→ **DATA EXTRACT**:
+++

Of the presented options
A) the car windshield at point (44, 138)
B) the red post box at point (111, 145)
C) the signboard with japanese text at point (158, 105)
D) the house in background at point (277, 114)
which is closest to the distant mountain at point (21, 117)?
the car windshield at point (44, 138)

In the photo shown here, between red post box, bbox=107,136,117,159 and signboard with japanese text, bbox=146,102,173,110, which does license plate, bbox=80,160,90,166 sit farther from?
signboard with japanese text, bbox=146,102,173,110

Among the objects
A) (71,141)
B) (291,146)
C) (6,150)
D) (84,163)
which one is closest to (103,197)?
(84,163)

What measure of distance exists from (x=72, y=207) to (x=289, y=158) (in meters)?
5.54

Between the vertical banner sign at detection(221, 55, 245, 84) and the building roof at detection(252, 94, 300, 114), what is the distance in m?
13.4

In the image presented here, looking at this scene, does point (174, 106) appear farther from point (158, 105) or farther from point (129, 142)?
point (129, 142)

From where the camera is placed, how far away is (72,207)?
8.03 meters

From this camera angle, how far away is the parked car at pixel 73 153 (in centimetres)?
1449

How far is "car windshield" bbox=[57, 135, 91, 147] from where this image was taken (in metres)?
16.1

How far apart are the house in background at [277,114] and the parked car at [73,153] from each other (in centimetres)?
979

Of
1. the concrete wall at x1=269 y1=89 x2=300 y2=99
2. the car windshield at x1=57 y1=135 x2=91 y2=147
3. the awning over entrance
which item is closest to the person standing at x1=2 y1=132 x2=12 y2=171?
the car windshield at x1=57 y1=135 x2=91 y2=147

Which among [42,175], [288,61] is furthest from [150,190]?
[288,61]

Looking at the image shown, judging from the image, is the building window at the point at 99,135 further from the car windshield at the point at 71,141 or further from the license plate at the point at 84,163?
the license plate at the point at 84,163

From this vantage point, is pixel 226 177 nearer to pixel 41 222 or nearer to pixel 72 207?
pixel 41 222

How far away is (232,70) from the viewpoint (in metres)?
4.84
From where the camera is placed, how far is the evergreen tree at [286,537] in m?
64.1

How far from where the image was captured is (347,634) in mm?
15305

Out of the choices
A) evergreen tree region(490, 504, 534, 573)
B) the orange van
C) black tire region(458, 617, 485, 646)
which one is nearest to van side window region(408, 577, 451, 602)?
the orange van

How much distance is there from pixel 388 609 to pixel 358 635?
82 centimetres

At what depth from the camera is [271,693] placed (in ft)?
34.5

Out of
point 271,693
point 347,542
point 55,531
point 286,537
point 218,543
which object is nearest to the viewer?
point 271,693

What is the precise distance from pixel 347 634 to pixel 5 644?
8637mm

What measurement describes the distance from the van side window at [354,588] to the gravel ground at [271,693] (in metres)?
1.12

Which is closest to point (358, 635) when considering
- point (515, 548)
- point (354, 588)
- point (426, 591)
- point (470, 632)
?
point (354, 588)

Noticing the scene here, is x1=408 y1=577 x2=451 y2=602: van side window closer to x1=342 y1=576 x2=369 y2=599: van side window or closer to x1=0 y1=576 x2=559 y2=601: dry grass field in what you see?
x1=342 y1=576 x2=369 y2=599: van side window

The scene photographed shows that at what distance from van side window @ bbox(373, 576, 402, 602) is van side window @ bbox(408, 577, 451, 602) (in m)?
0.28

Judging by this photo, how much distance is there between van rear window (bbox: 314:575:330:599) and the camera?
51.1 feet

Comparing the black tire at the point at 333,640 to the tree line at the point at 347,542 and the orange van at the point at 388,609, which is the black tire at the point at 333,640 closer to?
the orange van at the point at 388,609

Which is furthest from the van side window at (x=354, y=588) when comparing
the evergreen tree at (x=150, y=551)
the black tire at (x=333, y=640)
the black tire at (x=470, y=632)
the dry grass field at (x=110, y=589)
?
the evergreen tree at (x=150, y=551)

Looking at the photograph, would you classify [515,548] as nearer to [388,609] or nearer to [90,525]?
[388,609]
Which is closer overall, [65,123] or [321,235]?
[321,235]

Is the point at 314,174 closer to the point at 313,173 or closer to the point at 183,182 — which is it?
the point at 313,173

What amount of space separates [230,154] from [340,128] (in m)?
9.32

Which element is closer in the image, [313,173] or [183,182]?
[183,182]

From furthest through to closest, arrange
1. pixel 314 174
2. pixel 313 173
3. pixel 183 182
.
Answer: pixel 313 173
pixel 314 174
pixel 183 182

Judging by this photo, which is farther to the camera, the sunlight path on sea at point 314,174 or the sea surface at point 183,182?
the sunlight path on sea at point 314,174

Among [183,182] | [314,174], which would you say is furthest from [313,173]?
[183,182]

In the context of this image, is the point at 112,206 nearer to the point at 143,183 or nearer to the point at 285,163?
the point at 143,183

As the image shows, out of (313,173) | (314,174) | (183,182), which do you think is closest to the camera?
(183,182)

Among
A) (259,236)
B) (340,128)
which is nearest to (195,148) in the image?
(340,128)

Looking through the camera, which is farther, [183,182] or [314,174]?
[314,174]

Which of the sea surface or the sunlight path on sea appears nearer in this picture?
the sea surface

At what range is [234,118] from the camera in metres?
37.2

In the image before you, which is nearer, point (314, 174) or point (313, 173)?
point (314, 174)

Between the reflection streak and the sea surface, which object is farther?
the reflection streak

+++

→ **WORK TO COMPLETE**: Find "Looking at the photograph, would" in the data above, then repeat that line and all lines after it exactly, ending with the final line.

→ **RESULT BELOW**:
Looking at the photograph, would you classify [515,548] as nearer to [388,609] or nearer to [90,525]?
[388,609]
Which is closer overall, [65,123] or [321,235]?
[321,235]

Is the point at 314,174 closer to the point at 313,173 or closer to the point at 183,182 — which is it?
the point at 313,173

What amount of space separates [230,154] from [340,128] (in m)?
9.32

Which element is closer in the image, [313,173] or [183,182]?
[183,182]

From furthest through to closest, arrange
1. pixel 314 174
2. pixel 313 173
3. pixel 183 182
.
Answer: pixel 313 173
pixel 314 174
pixel 183 182

Judging by this photo, which is farther to the camera, the sunlight path on sea at point 314,174 or the sea surface at point 183,182?
the sunlight path on sea at point 314,174

Among [183,182] | [314,174], which would you say is furthest from [313,173]?
[183,182]

In the context of this image, is the point at 112,206 nearer to the point at 143,183 or nearer to the point at 285,163?
the point at 143,183

As the image shows, out of (313,173) | (314,174) | (183,182), which do you think is closest to the camera?
(183,182)

Among
A) (259,236)
B) (340,128)
which is nearest to (195,148) in the image?
(340,128)

Looking through the camera, which is farther, [183,182] or [314,174]?
[314,174]

Which of the sea surface or the sunlight path on sea appears nearer in this picture?
the sea surface

At what range is [234,118] from the camera in metres?
37.2

In the image before you, which is nearer, point (314, 174) or point (313, 173)?
point (314, 174)

Between the reflection streak and the sea surface, which object is farther?
the reflection streak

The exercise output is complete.